(READING TEXT Opens)
So what does everyone do with their dryer lint
Shaved my legs and now I keep sliding off the bed.
“I’m in international waters, your damn laws can’t touch me” I scream to the police as I dog paddle naked in my neighbors swimming pool.
Him: you’re beautiful.
Her: no I’m not, hehe.
Him: yes, you are.
Her: you’re crazy, I’m hideous.
Him: oh, ok. I see it now.
You: hello
Me: Ok here’s why you’re wrong
*creators of the alphabet, exhausted, and near the end*
Whatever, let’s just call this letter…double u.
One of the top features of squirrels, for me, has got to be that squirreliness
Sorry, grandma. You stood up. You have to be Slim Shady now.
Ahh, birds chirping outside my window.
*lets the cat out*
*goes back to sleep*
Smiling releases endorphins in your body, which relieves stress.
All I have to do now is explain that to my proctologist when he’s done.
I cannot believe all of these people are out!
-Me when I’m out
[therapy]
WIFE: he favors our son over our daughter
ME: No way, I love whatsherface just as much as I love Johnny
Me: This edible isn’t working.
Me 20 min. later: Lifts the toilet seat expecting it will turn on the bathroom light.
[First day on the job with Scooby-Doo and the gang]
Me: ok this giant dog keeps eating my sandwiches
[sitting on park bench]
homeless guy: I’m so alone
me: okay wow I’m right here
There’s no subtle way of starting a game of dodgeball at a yoga class.
I bet somebody on Facebook is vowing to not eat Russian salad dressing EVER AGAIN.
It’s ok, gas station bathroom motion sensor lights, I forgot I was here too.
You know what else is crazy?
*googles synonyms for crazy*
So who WERE Huey, Dewey and Louie’s parents, anyway? And why did they let them spend so much time with their insane, pantsless uncle?
Alien: This is candy corn?
Me: Yeah
A: But it doesn’t look like-
Me: I know
A: And it tastes like-
Me: I know
A: So this is kinda like grape soda
Me: There ya go
[first day as producer]
superstar rapper: THAT’S THE 87TH TIME YOU’VE STOPPED ME
me: *tapping swear jar with pencil*
THE GUY WHO INVENTED FIREWORKS: i’m gonna kill god.
I think all dads are in a secret competition to see who can sneeze the loudest.
Float like a jellyfish, sting like a jellyfish.
the human has made quite the sandwich for lunch. but when i placed my chin on their knee. and looked up at them softly. they only offered me. a piece of lettuce. nobody talk to me. for the rest of the day
Me:
Date:
Me:
Date:
Me:
Date:
Me:
Date:
Me:
Date: when the waiter said there’s your food, did you say “okey dokey”?
Me: ok you heard that
When you meet your one true soulmate, you just know. I knew it immediately with my first three.
(READING TEXT Closes)
(DATASET SECTION Opens)
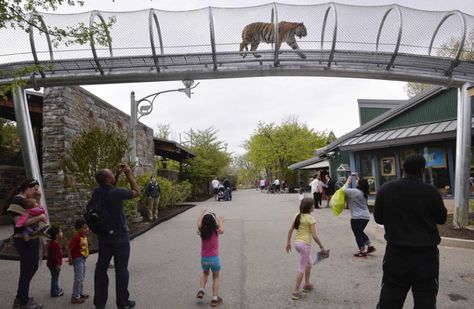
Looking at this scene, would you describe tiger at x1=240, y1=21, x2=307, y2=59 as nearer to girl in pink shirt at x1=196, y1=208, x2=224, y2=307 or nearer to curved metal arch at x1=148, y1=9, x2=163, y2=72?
curved metal arch at x1=148, y1=9, x2=163, y2=72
(DATASET SECTION Closes)
• [WORK TO COMPLETE]
In the collection of jokes, what does the speaker lift, expecting it to turn on the bathroom light?

• [TASK OUTPUT]
The toilet seat.